● EXERCISE A
Pick out every line of the entries below that contains the string "golf", matching case exactly.

● PROVIDED PASSAGE
## Start
OS: Memory Allocation: First Fit, Best Fit, and Buddy

Efficient memory allocation is the backbone of any operating system, enabling multiple processes to coexist without interfering with each other. By understanding different allocation strategies, you can design systems that minimize waste and maximize performance, which is critical for everything from embedded devices to cloud servers.

Memory Allocators and the Fragmentation Problem

A memory allocator is a subsystem responsible for partitioning free memory blocks to satisfy dynamic allocation requests from processes or programs. It maintains a data structure, often a free list, tracking available memory regions. The primary challenge allocators face is fragmentation, where free memory becomes scattered in small, non-contiguous chunks, even if the total free space is sufficient for a request. External fragmentation specifically refers to this phenomenon where free memory is divided into many small pieces between allocated blocks, preventing their use for larger allocations. Imagine a parking lot with many scattered empty spots too small for a car—that's external fragmentation in action. Efficient allocators aim to reduce fragmentation while keeping allocation and deallocation operations fast.

First Fit Allocation Strategy

The first fit strategy scans the free list from the beginning and allocates the first block that is large enough to satisfy the request. It is simple and fast because it minimizes search time. For example, if you have free blocks of sizes 10KB, 20KB, and 30KB, and a request for 15KB arrives, first fit will allocate from the 20KB block (the first one that fits), leaving a 5KB fragment. This approach tends to leave larger free blocks later in the list, but it can lead to increased external fragmentation over time as smaller fragments accumulate at the front. Analysis shows that first fit often performs reasonably well in practice, but it may cause more fragmentation than other methods because it doesn't optimize for block size matching.

Best Fit and Worst Fit Allocation Strategies

Best fit searches the entire free list to find the block that leaves the smallest leftover fragment after allocation. Using the same example with free blocks of 10KB, 20KB, and 30KB for a 15KB request, best fit would choose the 20KB block (leaving 5KB), but if a 10KB block existed, it might be better in some cases. The goal is to minimize waste, but this requires a full scan, making it slower than first fit. Paradoxically, best fit can lead to many tiny, unusable fragments, actually increasing external fragmentation in the long run. Worst fit, in contrast, allocates from the largest available block, aiming to leave a large leftover fragment. For a 15KB request, it would use the 30KB block, leaving 15KB. This can reduce the number of small fragments but may break down large blocks quickly. Comparing these, best fit is often worse for fragmentation than first fit, while worst fit is rarely used due to its poor performance in typical workloads.
## End
● ENTRIES PROVIDED
## Start
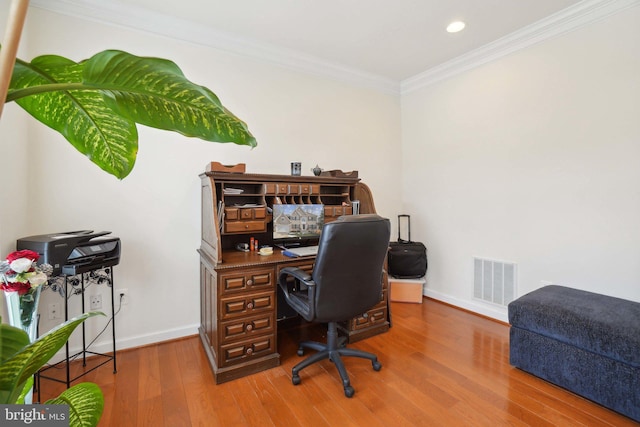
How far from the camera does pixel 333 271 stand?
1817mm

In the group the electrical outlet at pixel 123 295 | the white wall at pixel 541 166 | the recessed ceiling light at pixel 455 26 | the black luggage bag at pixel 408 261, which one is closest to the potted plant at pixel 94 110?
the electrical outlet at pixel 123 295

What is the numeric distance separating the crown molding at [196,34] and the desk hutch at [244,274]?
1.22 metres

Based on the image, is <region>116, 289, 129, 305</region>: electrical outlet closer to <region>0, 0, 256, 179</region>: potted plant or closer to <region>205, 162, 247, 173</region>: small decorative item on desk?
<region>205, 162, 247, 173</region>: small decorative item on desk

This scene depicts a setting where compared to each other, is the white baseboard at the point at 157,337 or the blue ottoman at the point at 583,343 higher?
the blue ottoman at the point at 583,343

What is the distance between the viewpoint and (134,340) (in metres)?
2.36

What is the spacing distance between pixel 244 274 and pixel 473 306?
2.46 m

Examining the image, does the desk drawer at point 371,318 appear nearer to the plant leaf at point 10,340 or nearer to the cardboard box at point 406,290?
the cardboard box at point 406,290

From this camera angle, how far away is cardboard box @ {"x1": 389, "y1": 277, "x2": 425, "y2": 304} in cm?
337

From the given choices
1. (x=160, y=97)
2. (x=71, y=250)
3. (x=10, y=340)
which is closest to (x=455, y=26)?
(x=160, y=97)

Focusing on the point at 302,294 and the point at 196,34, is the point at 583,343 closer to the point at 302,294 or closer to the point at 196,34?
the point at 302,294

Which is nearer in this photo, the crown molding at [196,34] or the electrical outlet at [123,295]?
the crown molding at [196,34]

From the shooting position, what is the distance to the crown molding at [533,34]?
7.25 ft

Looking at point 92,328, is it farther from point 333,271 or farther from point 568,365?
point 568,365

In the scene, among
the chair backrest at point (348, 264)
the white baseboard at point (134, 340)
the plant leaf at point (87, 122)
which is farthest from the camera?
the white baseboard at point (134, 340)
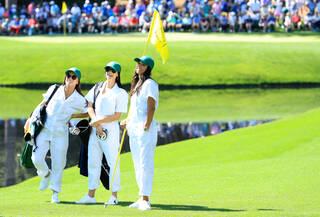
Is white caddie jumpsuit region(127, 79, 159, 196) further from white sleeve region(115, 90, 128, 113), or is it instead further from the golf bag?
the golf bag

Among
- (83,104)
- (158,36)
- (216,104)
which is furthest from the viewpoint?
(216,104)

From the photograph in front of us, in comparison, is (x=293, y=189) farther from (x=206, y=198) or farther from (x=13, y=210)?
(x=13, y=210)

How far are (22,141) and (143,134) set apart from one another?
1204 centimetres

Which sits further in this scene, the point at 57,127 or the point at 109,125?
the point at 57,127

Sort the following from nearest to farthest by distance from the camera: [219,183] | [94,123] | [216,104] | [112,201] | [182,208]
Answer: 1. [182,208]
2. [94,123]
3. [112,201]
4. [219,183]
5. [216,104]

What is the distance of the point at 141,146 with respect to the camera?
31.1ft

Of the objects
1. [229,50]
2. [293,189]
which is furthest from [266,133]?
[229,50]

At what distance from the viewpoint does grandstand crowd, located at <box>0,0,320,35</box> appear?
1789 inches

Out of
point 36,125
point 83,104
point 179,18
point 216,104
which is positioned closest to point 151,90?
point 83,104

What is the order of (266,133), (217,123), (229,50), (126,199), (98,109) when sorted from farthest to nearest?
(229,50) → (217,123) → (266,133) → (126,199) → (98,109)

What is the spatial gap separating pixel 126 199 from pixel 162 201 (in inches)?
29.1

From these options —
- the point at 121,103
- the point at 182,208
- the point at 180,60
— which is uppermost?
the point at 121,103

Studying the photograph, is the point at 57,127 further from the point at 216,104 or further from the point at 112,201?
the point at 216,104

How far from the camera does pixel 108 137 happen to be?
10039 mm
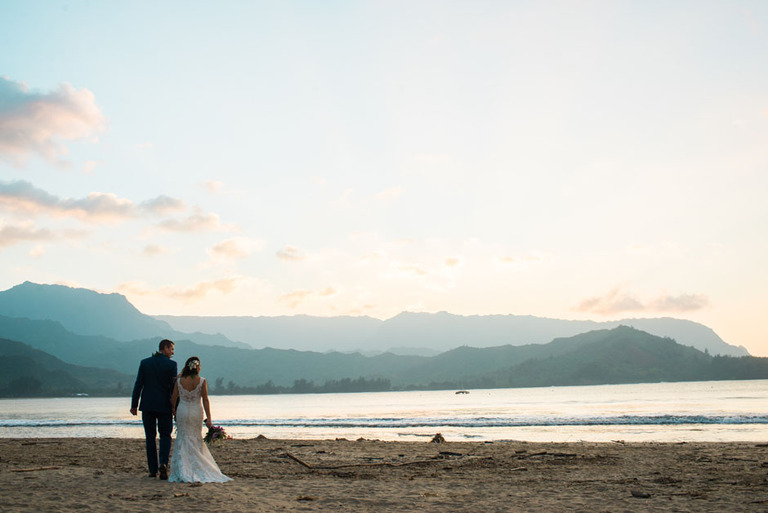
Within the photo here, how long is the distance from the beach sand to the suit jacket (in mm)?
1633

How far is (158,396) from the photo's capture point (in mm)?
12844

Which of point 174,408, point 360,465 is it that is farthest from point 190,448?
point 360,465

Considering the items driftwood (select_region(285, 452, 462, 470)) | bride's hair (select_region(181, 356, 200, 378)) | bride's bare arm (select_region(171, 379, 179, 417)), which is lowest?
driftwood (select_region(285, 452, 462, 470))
## End
● EXERCISE B
Quote everything in the memory allocation article from "OS: Memory Allocation: First" down to "to cloud servers.", keeping every word as it stands.

● SOLUTION A
Is white caddie jumpsuit region(127, 79, 159, 196) further from white sleeve region(115, 90, 128, 113), or is it instead further from the golf bag?
the golf bag

● SOLUTION B
OS: Memory Allocation: First Fit, Best Fit, and Buddy

Efficient memory allocation is the backbone of any operating system, enabling multiple processes to coexist without interfering with each other. By understanding different allocation strategies, you can design systems that minimize waste and maximize performance, which is critical for everything from embedded devices to cloud servers.